Melewati kota Cianjur aku disambut dengan kesejukan udaranya,
meski bukan musim hujan, udara di kota ini terasa sejuk, enggak tahu kenapa
seakan terngiang sebuah lagu berjudul “Semalam di Cianjur”, tapi aku tidak mau
bermalam di Cianjur, karena rinduku dengan istri dan anak-anakku sudah
membuncah. Jalanan beraspal mulus, membuat perjalanan menjadi begitu
mengasyikkan, roda motorku boleh dikatakan tidak pernah menyentuh lobang
sekalipun.
(Meski belum musim penghujan, tumbuhan di sekitar Cianjur tumbuh subur karena udaranya yang basah)
Jam 14.07 aku telah melewati kebun raya Cibodas dan sudah
berada di tikungan berkelok-kelok ke arah puncak, di dekat Balai Besar Besar Kesehatan
Ciloto ada insiden senggolan antara truk material dan mobil boks, tidak ada
korban, aku lihat sopirnya sempat meminggirkan mobilnya masing-masing.
Jam 14.17 menit kemudian aku sampai di cek point restoran rindu alam dan ikut memarkirkan motorku bersama-sama biker lainnya, 2 buah gemplong dan sebotol akua menemani istirahatku, dari ketinggian ini mataku bebas memandang kebun-kebun teh, inilah tempat “wajib” para biker beristirahat. Setelah puas memandang dan hunting foto aku melanjutkan perjalanan, dengan membayar ongkos parkir 2000 perak, dari puncak sini sudah terlihat kubah masjid atta awun.
Jam 14.33 aku sudah sampai di parkiran masjid atta awun, di sini pun tampaknya merupakan perhentian wajib para biker (dan pengunjung lain tentunya), aku melepas kepenatan dengan segera mengambil air wudhu untuk segera sholat (Zuhur dan Ashar sekaligus), sepiring nasi goreng kambing menemani makan siangku, dari atas sini terlihat jelas jalan berkelok-kelok khas puncak, juga terlihat di kejauhan sana di atas bukit orang-orang sedang memacu adrenalinnya dengan kegiatan gantole-nya, aku berniat kapan-kapan bisa naik ke atas sana, aku lihat motor dan mobil bisa parkir di atas sana.

= Cuplikan Data =
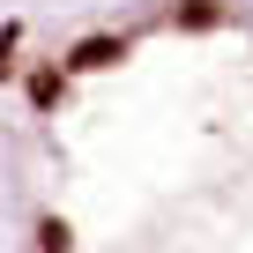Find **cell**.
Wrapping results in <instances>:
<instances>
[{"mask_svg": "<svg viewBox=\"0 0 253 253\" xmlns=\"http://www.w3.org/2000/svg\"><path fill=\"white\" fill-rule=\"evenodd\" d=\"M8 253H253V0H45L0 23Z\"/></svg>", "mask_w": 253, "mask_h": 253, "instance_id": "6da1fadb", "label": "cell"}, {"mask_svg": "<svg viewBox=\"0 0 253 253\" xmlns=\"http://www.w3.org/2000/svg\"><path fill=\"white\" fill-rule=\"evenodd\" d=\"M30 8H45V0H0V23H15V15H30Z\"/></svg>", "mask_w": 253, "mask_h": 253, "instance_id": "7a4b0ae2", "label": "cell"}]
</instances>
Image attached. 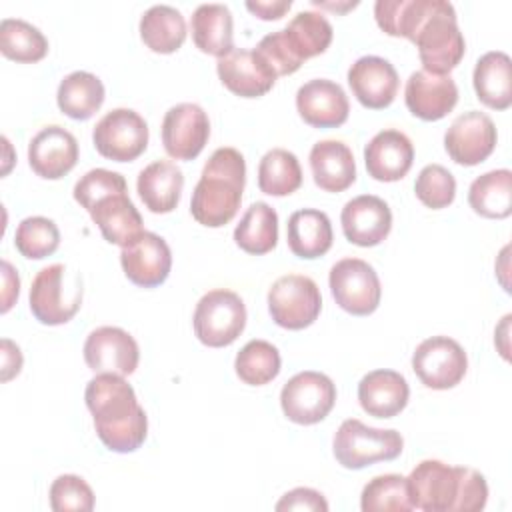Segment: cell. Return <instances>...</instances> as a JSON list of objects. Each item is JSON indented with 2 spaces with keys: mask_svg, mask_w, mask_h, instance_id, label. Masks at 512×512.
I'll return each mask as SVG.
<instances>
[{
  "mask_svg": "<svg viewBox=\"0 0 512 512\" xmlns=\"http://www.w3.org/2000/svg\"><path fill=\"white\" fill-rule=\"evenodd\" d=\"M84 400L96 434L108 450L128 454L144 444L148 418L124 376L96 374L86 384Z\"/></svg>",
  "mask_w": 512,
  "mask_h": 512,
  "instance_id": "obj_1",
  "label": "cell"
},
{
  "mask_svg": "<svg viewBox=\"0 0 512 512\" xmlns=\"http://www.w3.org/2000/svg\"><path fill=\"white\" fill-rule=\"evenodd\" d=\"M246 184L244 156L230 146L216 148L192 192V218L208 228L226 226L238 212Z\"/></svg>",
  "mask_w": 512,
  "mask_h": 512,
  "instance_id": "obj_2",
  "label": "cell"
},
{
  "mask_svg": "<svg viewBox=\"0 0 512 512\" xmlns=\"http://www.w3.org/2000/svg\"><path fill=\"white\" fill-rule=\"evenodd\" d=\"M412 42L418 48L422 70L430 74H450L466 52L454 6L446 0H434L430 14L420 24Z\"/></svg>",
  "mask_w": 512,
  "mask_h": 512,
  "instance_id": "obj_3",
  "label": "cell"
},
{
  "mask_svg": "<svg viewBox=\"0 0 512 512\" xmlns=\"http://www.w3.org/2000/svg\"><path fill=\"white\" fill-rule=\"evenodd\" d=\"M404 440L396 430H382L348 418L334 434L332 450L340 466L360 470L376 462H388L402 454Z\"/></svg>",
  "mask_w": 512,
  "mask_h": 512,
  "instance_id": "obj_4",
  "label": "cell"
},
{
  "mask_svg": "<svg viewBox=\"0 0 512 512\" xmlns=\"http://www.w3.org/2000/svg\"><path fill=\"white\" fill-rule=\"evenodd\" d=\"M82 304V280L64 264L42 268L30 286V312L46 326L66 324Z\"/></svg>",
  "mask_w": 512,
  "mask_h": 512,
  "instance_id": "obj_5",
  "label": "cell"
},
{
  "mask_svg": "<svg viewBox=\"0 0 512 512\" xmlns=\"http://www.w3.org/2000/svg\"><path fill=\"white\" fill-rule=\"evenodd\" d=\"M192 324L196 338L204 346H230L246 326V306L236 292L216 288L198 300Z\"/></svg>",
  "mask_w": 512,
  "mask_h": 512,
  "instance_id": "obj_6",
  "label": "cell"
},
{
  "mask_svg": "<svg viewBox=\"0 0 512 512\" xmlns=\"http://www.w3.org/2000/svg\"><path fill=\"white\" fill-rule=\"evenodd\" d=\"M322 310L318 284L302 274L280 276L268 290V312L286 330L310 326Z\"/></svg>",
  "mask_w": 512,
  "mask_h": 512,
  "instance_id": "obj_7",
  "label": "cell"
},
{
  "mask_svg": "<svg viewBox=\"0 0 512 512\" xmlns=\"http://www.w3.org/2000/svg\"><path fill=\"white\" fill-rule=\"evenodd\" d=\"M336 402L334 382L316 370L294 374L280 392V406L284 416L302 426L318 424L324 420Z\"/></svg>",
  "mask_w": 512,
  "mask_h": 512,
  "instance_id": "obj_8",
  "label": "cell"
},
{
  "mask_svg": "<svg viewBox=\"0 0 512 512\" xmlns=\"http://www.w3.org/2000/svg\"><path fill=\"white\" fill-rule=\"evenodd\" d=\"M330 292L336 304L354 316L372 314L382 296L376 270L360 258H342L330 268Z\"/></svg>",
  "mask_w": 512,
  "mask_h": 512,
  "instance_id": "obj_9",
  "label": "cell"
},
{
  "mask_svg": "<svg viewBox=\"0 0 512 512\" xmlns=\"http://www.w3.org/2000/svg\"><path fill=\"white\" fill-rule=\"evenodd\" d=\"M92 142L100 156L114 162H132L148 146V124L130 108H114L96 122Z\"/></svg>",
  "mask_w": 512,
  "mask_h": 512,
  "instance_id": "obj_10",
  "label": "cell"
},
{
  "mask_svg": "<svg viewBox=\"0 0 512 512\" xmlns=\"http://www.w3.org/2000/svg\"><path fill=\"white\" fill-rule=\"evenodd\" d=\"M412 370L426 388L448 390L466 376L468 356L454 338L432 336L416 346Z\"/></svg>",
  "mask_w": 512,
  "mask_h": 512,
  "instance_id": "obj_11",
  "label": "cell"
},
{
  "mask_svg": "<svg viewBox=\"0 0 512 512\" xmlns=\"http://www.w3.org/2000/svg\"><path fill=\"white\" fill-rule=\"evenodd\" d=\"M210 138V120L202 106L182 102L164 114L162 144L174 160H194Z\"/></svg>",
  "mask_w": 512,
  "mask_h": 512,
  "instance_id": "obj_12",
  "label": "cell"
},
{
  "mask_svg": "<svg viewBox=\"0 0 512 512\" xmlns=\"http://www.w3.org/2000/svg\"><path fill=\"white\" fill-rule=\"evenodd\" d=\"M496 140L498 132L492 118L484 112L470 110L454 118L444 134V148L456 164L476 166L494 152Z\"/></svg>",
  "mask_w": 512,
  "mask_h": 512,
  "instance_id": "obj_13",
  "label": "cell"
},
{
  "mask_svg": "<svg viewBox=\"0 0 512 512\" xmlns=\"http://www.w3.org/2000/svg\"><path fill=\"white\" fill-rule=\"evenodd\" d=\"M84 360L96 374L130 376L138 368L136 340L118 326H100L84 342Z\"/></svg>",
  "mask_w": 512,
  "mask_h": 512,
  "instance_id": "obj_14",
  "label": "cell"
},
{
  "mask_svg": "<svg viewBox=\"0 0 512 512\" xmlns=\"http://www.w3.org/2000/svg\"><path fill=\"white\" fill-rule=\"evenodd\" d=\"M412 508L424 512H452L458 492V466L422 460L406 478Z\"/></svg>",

= Petunjuk Latihan =
Jawablah pertanyaan berikut berdasarkan teks bacaan tentang perjalanan bermotor melewati Cianjur dan Puncak.
1. Kendaraan apa saja yang terlibat senggolan di dekat Balai Besar Kesehatan Ciloto?
2. Berapa ongkos parkir yang dibayar di restoran Rindu Alam?
3. Pukul berapa penulis sampai di parkiran masjid Atta Awun?
Jawablah hanya berdasarkan teks bacaan.

= Pembahasan Jawaban =
1. Truk material dan mobil boks.
2. 2000 perak.
3. Pukul 14.33.